When PostgreSQL performs heavy writes, the system generates significant page cache dirty pages. When THP's defrag mode is set to always, the kernel tries to compact memory into 2MB hugepages on every allocation. Under heavy load, this compaction can hold a CPU in kernel mode for tens of seconds, triggering the soft lockup watchdog.

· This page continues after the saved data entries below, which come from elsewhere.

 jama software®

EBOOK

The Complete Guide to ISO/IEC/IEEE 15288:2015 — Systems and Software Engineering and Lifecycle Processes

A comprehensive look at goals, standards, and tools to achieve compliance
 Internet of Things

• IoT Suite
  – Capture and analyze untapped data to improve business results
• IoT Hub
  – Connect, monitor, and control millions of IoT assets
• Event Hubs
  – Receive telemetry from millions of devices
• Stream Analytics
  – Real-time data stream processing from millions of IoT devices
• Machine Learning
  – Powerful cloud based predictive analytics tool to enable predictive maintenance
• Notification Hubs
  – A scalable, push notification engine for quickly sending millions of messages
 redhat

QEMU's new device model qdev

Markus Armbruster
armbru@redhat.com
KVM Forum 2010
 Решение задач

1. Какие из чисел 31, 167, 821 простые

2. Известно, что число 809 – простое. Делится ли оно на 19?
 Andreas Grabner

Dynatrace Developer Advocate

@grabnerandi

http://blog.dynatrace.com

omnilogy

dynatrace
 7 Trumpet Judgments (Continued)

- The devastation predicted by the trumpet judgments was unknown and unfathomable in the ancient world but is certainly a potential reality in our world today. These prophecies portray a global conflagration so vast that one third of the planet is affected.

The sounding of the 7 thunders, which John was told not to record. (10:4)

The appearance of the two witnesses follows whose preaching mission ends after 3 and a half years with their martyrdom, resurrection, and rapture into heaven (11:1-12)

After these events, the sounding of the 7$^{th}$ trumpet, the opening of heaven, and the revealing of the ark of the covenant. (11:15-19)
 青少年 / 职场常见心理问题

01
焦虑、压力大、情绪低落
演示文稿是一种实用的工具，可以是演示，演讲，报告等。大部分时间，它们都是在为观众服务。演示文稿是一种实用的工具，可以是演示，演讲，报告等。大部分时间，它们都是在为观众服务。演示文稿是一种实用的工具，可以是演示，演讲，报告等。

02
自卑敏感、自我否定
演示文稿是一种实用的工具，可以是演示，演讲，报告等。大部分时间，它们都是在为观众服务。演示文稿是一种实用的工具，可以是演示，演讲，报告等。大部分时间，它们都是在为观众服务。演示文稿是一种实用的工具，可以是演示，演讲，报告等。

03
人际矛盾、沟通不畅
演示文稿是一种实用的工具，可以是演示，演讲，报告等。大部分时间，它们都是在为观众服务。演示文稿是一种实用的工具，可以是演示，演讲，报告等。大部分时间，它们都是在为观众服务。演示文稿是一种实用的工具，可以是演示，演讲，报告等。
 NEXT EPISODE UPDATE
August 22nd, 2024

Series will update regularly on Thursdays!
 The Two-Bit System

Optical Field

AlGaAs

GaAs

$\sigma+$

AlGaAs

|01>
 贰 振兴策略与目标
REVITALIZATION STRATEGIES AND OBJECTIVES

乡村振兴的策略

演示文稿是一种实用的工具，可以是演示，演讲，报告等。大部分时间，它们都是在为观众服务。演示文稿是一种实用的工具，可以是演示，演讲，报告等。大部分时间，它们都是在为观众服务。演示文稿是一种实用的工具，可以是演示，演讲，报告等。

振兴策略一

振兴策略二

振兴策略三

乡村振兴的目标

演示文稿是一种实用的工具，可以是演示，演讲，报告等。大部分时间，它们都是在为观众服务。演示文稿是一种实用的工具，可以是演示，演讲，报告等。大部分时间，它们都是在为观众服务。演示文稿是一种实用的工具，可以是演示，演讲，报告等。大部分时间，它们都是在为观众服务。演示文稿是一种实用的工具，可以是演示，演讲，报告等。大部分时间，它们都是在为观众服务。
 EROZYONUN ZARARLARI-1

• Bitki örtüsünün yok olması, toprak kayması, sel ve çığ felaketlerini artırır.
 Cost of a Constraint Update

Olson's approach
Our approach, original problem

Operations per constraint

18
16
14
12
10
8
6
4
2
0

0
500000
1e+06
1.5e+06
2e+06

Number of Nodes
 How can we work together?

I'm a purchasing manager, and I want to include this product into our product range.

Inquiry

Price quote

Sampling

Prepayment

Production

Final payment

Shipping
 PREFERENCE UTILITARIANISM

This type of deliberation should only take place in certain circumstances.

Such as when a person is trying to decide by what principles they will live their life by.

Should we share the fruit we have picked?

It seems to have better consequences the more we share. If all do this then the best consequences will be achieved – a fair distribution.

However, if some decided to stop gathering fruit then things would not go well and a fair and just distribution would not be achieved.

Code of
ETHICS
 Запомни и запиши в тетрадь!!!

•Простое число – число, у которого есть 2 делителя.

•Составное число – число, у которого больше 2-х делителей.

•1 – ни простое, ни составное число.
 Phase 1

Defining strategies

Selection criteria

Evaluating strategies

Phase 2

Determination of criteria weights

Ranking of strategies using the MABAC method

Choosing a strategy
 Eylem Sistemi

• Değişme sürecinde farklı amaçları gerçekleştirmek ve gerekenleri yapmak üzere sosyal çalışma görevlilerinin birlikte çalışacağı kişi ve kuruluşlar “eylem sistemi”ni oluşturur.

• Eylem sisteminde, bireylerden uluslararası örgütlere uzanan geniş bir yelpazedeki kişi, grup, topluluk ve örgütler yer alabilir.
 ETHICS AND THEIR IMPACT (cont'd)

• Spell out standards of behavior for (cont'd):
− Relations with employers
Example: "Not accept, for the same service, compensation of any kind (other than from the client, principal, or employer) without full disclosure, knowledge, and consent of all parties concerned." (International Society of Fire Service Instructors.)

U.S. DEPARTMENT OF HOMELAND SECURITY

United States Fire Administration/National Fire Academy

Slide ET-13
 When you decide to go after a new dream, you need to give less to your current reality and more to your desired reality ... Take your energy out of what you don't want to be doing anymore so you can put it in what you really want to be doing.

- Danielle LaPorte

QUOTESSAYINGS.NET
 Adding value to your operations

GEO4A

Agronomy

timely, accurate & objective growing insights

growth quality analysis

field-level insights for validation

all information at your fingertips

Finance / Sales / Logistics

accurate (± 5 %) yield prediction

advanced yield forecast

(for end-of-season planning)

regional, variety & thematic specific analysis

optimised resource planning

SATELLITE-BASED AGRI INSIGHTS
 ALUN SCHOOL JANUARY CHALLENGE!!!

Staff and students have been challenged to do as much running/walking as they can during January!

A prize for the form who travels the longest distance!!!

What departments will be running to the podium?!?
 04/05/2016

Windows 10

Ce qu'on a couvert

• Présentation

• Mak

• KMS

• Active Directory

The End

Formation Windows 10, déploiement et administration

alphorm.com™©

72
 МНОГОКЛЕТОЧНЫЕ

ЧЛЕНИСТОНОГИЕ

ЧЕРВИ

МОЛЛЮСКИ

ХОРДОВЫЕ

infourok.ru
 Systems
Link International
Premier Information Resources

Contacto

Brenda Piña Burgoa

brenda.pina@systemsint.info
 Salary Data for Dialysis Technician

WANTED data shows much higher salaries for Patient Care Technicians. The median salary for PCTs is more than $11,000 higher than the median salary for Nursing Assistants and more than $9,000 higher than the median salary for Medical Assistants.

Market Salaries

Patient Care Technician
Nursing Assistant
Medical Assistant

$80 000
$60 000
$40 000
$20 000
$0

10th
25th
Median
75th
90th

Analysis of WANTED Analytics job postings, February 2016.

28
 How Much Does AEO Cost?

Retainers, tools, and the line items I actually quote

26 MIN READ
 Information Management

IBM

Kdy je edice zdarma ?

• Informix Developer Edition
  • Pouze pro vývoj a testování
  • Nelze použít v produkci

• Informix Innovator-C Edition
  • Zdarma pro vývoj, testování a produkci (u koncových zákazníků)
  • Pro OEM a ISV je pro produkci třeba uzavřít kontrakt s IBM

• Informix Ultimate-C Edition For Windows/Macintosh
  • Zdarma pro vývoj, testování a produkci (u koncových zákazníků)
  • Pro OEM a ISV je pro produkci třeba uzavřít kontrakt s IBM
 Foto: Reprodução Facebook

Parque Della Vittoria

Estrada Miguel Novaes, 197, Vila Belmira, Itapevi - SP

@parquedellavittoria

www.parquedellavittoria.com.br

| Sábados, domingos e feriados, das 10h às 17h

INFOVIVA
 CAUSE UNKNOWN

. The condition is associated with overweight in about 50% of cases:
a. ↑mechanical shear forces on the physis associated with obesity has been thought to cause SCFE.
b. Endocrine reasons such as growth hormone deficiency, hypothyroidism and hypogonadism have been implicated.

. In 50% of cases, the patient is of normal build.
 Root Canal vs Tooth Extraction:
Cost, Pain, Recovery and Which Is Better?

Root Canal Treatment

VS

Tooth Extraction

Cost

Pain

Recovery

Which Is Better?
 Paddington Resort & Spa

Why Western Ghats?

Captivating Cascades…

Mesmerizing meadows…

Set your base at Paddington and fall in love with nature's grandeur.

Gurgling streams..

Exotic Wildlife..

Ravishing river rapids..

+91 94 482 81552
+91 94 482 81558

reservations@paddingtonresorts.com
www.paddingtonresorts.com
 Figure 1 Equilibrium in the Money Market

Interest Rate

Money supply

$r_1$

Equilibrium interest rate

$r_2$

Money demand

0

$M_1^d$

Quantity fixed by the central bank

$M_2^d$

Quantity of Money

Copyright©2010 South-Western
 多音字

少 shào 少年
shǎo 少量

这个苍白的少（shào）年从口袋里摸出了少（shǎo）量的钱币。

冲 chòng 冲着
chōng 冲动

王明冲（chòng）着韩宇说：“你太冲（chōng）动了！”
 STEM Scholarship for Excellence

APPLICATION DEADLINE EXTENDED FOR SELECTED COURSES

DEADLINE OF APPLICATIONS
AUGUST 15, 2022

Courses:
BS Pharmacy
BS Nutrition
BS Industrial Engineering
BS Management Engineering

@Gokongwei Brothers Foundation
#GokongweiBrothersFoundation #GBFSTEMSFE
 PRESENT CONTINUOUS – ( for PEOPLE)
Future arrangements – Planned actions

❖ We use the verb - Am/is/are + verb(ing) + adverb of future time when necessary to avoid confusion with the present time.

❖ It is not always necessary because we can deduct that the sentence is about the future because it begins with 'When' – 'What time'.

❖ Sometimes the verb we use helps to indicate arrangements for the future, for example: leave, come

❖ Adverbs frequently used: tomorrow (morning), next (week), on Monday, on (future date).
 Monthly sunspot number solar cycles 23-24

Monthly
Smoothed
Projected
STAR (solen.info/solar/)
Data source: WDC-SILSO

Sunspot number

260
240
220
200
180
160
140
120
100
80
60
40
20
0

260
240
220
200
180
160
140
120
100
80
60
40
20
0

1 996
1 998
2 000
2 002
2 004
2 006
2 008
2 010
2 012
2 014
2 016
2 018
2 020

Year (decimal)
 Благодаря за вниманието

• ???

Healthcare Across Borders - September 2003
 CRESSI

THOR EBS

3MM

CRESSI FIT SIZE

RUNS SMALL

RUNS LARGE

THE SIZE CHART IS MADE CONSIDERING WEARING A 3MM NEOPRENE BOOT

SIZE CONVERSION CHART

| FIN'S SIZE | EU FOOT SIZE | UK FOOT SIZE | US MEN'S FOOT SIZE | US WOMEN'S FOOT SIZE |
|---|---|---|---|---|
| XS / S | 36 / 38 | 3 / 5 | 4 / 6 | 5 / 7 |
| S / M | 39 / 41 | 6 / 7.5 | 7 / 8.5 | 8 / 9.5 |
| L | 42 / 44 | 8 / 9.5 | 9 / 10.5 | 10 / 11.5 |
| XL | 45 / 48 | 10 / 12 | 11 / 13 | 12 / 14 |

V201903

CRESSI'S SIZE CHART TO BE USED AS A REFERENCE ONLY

Contributing factors: - THP enabled with defrag=always - High vm.dirty_ratio (40%) causing large dirty page flushes - Kernel 5.4.0 base has known THP compaction stall issues fixed in later patches

Fix

Immediate (stop the lockups):

  1. Disable THP (recommended for all database servers):

    echo never > /sys/kernel/mm/transparent_hugepage/enabled
    echo never > /sys/kernel/mm/transparent_hugepage/defrag
    

  2. Persist across reboots by adding to /etc/rc.local or creating a systemd unit:

    # /etc/systemd/system/disable-thp.service
    [Unit]
    Description=Disable Transparent Huge Pages
    Before=postgresql.service
    
    [Service]
    Type=oneshot
    ExecStart=/bin/sh -c 'echo never > /sys/kernel/mm/transparent_hugepage/enabled && echo never > /sys/kernel/mm/transparent_hugepage/defrag'
    
    [Install]
    WantedBy=multi-user.target
    

  3. Tune dirty page settings to reduce flush storms:

    sysctl -w vm.dirty_ratio=10
    sysctl -w vm.dirty_background_ratio=5
    sysctl -w vm.dirty_expire_centisecs=500
    
    Persist in /etc/sysctl.d/99-database.conf.

Medium-term:

  1. Update the kernel to the latest 5.4.x LTS patch:
    apt-get update && apt-get install linux-image-5.4.0-latest-generic
    

Rollback / Safety

  • Disabling THP is safe and recommended by PostgreSQL, MongoDB, Redis, and most database vendors.
  • Dirty page tuning may increase I/O frequency but in smaller, less disruptive batches.
  • Kernel updates require a reboot. Schedule during a maintenance window with database failover.

Common Traps

  • Increasing kernel.watchdog_thresh to suppress the warning. This hides the symptom without fixing the cause. The CPU is still stuck.
  • Assuming soft lockups are hardware failures. While they can indicate hardware issues, software causes (THP, I/O stalls, spinlock contention) are far more common.
  • Not disabling THP on database servers. This is one of the most common performance and stability issues. Every major database vendor documents this recommendation.
  • Confusing soft lockup with hard lockup. Soft lockup = CPU stuck in kernel code. Hard lockup = CPU not responding to interrupts (usually hardware or NMI issue).
  • Not reading the stack trace. The stack trace tells you exactly where the CPU is stuck. compact_zone = THP. blk_mq_ = I/O. rwsem_ = lock contention.